Deshalb werden die Cyberkriminellen bessere und schnellere Wege finden, um Informationen zu stehlen und diese in Bares umzuwandeln. Bereits im letzten Jahr entdeckten die Forscher mit dem BEBLOH-Angriff eine Cyber-Taschendiebstahl genannte Methode, bei der die Malware nicht nur Kreditkarteninformationen stahl, sondern auch Geld vom Konto des Opfers auf ein anderes überwies. Diese Attacken werden sich 2010 häufen. Mehr noch, die Cyberkriminellen werden sich neue, dreistere und direktere Methoden ausdenken, um an Geld zu kommen – beispielsweise nach dem Muster der bereits bekannten gefälschten Antivirussoftware, die „Lösegeld“-Komponenten umfasst. Der Nutzer muss zahlen, sonst kommt er an wichtige Dateien oder die Internetverbindung nicht mehr heran.
Um ein breiteres Publikum mit Webangriffen zu treffen, nutzen die Kriminellen vermehrt Data Mining-Techniken und Top-Suchanfragen in Google. Damit lassen sich Trends erkennen und die Nutzer, die nach diesen beliebten Themen suchen, mit bösartigen Webseiten überlisten, deren Links in den entsprechenden Search Strings eingebettet sind. Des weiteren nennen die Fachleute verseuchte Anzeigen (Malvertisment) und Drive-by-Downloads als weitere Angriffsmethoden im Web.
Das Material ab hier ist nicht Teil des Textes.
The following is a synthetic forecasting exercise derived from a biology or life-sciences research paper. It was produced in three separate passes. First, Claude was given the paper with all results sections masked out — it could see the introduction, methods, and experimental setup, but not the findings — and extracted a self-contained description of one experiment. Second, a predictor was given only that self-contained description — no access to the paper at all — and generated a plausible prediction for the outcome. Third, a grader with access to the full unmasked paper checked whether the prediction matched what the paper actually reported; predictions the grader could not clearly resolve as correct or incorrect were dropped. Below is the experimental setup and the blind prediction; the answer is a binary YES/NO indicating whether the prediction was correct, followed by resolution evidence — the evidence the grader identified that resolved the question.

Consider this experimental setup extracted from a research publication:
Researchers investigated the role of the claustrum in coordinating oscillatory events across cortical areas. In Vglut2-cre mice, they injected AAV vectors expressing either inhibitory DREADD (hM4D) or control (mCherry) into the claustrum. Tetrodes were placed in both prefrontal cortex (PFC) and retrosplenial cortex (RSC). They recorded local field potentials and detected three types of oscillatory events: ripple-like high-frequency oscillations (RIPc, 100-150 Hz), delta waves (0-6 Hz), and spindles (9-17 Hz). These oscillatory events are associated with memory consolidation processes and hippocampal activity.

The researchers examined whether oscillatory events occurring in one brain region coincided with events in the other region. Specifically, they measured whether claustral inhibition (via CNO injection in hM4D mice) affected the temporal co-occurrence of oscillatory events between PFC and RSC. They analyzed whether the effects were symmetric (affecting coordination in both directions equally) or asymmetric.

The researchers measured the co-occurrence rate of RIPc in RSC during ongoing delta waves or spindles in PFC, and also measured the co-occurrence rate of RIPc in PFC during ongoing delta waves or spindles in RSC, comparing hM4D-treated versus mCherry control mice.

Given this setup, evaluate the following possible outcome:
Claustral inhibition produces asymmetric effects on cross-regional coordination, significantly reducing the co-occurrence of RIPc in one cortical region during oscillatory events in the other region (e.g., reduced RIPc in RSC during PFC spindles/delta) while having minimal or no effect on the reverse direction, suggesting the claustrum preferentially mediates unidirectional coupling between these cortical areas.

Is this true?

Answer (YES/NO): YES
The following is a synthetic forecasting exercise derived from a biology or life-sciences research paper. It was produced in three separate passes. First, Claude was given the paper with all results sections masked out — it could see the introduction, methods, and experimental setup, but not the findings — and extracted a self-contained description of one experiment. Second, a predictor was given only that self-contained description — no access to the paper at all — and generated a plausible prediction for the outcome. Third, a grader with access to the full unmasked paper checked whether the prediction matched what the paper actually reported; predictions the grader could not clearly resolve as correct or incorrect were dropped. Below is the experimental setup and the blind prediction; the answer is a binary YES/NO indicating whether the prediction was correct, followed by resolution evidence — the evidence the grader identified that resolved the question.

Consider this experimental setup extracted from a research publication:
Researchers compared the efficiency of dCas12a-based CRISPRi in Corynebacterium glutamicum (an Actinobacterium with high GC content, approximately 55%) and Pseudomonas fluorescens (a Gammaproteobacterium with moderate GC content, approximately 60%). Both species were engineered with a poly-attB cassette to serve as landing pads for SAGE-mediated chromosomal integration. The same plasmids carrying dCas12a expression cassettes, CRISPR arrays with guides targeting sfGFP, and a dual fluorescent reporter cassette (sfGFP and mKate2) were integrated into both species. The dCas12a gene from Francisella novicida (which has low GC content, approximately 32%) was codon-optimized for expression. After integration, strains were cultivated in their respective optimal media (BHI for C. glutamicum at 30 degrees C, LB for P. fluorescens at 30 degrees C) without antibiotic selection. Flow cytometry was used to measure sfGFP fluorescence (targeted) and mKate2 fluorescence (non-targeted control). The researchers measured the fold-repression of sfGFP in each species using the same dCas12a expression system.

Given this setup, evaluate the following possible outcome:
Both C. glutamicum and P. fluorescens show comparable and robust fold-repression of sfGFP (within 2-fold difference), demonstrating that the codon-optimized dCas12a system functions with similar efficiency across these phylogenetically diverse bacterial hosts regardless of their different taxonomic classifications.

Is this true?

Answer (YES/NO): YES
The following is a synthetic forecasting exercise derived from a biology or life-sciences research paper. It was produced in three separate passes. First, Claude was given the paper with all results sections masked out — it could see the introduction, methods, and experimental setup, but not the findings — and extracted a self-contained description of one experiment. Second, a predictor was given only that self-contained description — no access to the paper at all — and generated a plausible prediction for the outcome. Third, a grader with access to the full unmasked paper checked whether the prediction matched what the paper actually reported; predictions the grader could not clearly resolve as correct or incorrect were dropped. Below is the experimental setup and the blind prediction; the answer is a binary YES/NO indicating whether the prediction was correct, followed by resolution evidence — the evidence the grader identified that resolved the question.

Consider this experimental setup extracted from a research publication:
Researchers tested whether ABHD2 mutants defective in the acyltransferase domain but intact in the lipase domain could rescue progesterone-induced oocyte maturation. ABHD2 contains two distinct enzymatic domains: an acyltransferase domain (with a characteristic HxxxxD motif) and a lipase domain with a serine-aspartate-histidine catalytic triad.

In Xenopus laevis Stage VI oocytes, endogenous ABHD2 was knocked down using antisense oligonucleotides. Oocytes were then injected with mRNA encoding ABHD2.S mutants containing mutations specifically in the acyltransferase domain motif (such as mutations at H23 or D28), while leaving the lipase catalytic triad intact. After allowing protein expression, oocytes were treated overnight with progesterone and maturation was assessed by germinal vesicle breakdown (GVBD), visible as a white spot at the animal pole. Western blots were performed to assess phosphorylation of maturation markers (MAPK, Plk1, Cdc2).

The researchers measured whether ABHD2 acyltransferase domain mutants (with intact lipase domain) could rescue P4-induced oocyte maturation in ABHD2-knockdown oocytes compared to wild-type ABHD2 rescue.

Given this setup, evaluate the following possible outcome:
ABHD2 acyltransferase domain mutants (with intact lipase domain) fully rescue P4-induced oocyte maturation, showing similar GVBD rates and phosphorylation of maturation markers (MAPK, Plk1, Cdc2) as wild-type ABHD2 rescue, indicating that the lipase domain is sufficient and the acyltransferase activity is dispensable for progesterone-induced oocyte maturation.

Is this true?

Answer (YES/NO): YES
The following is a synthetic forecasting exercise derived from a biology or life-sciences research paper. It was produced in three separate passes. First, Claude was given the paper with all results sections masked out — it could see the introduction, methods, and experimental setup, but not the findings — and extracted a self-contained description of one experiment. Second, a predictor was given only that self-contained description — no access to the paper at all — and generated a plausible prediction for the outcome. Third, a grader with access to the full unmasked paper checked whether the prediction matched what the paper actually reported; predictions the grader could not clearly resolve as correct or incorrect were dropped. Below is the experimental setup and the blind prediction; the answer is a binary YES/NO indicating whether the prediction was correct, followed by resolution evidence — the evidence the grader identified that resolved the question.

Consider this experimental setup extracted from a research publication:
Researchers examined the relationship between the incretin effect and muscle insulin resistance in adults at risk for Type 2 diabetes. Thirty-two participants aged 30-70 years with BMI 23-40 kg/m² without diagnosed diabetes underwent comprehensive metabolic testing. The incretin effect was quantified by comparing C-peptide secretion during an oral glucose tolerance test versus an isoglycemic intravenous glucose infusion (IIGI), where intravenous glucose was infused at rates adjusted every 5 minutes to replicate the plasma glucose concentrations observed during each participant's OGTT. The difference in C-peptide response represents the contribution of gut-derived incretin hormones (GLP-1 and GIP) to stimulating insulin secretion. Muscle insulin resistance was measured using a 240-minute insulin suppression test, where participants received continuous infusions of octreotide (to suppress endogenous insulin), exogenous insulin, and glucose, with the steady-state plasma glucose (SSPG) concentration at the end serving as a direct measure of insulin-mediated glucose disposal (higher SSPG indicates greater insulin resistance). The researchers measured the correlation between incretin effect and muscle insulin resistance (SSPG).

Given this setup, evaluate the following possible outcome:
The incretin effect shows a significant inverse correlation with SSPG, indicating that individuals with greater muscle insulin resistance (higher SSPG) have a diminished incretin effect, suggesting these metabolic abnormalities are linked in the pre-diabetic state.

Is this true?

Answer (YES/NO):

Soziale Netzwerke spielen bei der Verbreitung von Online-Gefahren weiterhin eine große Rolle. Die Qualität und Quantität der veröffentlichten Daten der Benutzerprofile und die Möglichkeit, Interaktionen nachzuverfolgen, laden Cyberkriminelle geradezu ein, die Identität des Nutzers zu stehlen und für weitere Social Engineering-Angriffe zu missbrauchen. 2010 wird sich die Situation zuspitzen, vor allem weil auch viele Unternehmen dazu übergehen, Facebook und Twitter und andere Kontaktdienste für die Kommunikation mit Kunden zu nutzen.
Die Entwicklungen im Markt der mobilen Betriebssysteme und Geräte, mit riesigen Speicherkapazitäten, zahlreichen Anwendungen und der Möglichkeit, sensible Daten vorzuhalten, werden das iPhone und Googles Android-Plattform zu beliebten Angriffszielen für die „Bad Guys“ – umso mehr, da zum ersten Mal eine Art von Handset-Monokultur entstanden ist, die ein enormes Potenzial für Attacken bietet.
Botnetze bleiben natürlich weiterhin als Angriffsmittel in Betrieb. Auch hier werden sich die erfolgreichsten durchsetzen, und das sind Trend Micro zufolge die auf einer Peer-to-Peer-Architektur beruhenden, weil diese am schwierigsten zu zerschlagen sind. HTTP wird zum beliebtesten Kommunikationsprotokoll, weil die meisten Firewalls diesen Verkehr durchlassen.
Nicht nur Anwender fangen an, sich mit dem Internet Protocol v.6 (IPv6) auseinanderzusetzen, auch Cyberkriminelle sind aktiv. Man kann erwarten, dass erste Proof-of-Concept-Elemente in IPv6 in diesem Jahr sichtbar werden. Mögliche Zugänge für einen Missbrauch enthalten Covert Channels (parasitärer Kommunikationskanal, welcher Bandweite von einem legitimierten Kommunikationskanal benutzt) oder Command & Control-Mechanismen.
Last but not least, entstehen durch die weitere Verbreitung des Konzepts des Cloud Computings auch neue Angriffspunkte. Trend Micro geht davon aus, dass Cyberkriminelle dabei entweder die Anbindung zur Wolke anvisieren oder aber das Cloud-Datenzentrum selbst. Provider sichern ihre vielen Systeme auf dieselbe Weise und somit werden diese zu einem attraktiven Ziel für die Angriffe der Kriminellen. Infiltrierte Websites können als Sprungbrett für Angriffe auf weitere Server innerhalb desselben Datencenters dienen, warnen die Fachleute. Beispielsweise könnten Angreifer gefälschte DHCP-Server oder Router installieren. Auch die öffentlichen APIs von Virtualisierungsanbietern wie Amazon Web Services könnten zu interessanten Zielen für die Kriminellen werden.